Data extracted from a collection:
——————————

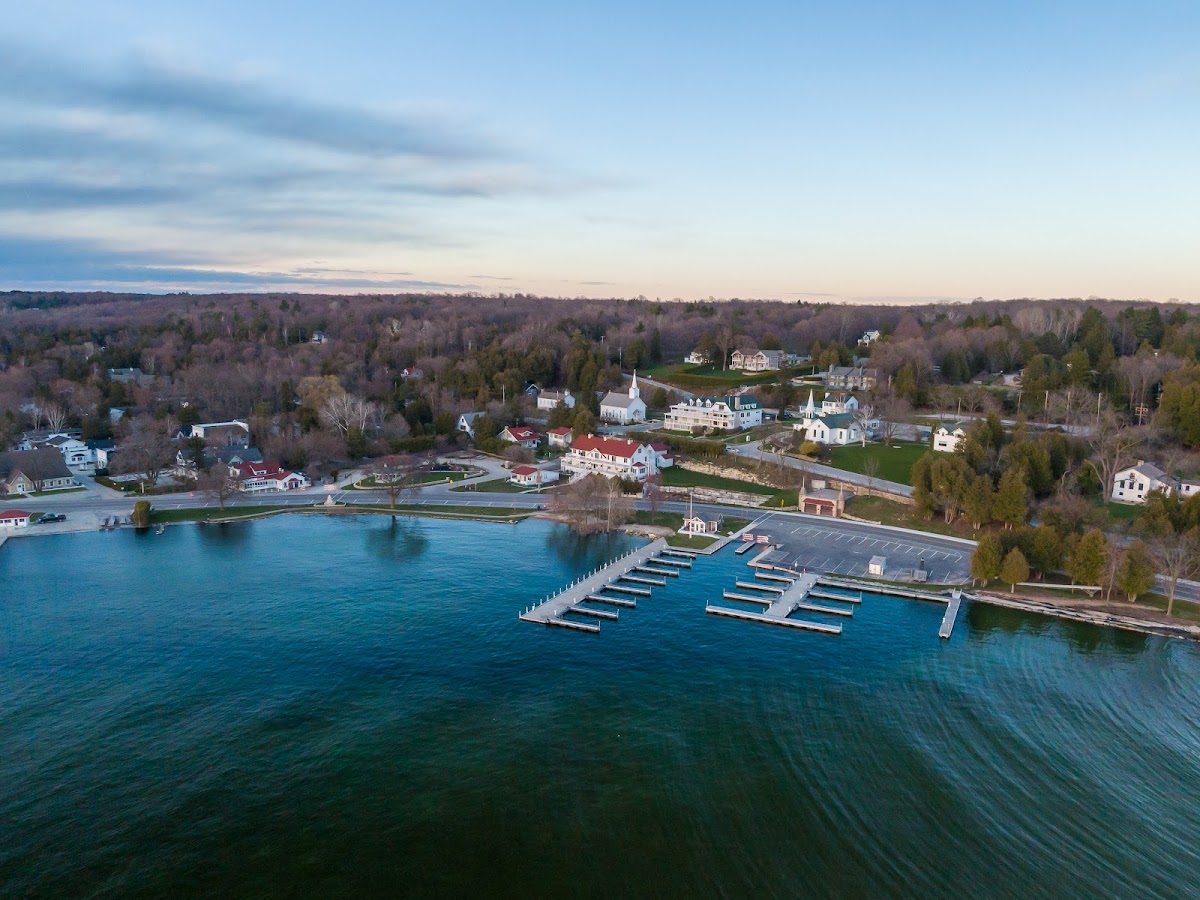 Hillside Waterfront Hotel photo 2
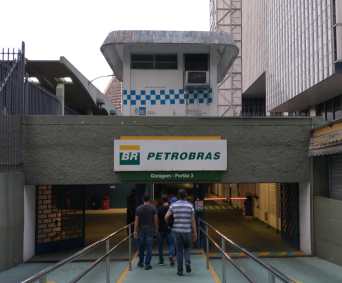 Agentes da PF cumprem mandados de busca e apreensão na sede da Petrobras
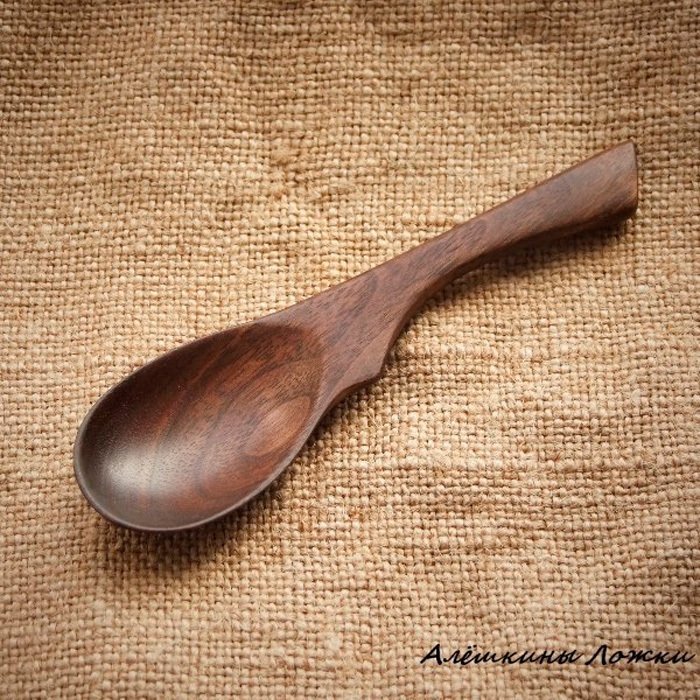 Пример деревянной ложки из ореха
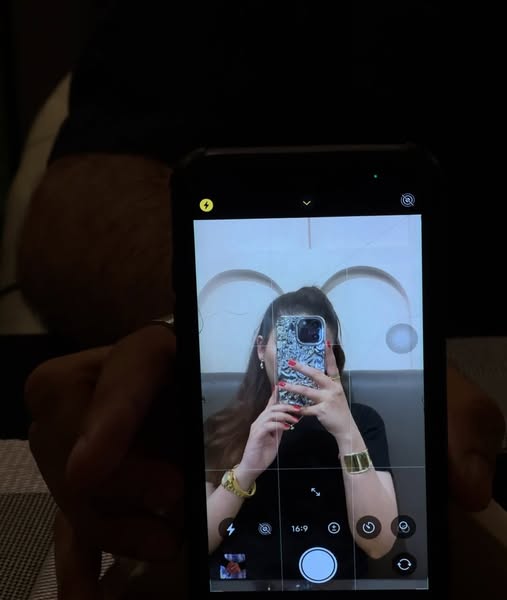 ayeshakhan_5911's tweet photo. today black outfit 🤩
.
.
#lifestyleblogging #amor #pizzatime
#photographychallenge #PizzaLovers https://t.co/rIbPomhYZn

——————————

**TASK REQUIREMENTS**
Reproduce each line of text in the entries above exactly, omitting the pictures.

**REPLY TO THE EXERCISE**
 Hillside Waterfront Hotel photo 2
 Agentes da PF cumprem mandados de busca e apreensão na sede da Petrobras
 Пример деревянной ложки из ореха
 ayeshakhan_5911's tweet photo. today black outfit 🤩
.
.
#lifestyleblogging #amor #pizzatime
#photographychallenge #PizzaLovers https://t.co/rIbPomhYZn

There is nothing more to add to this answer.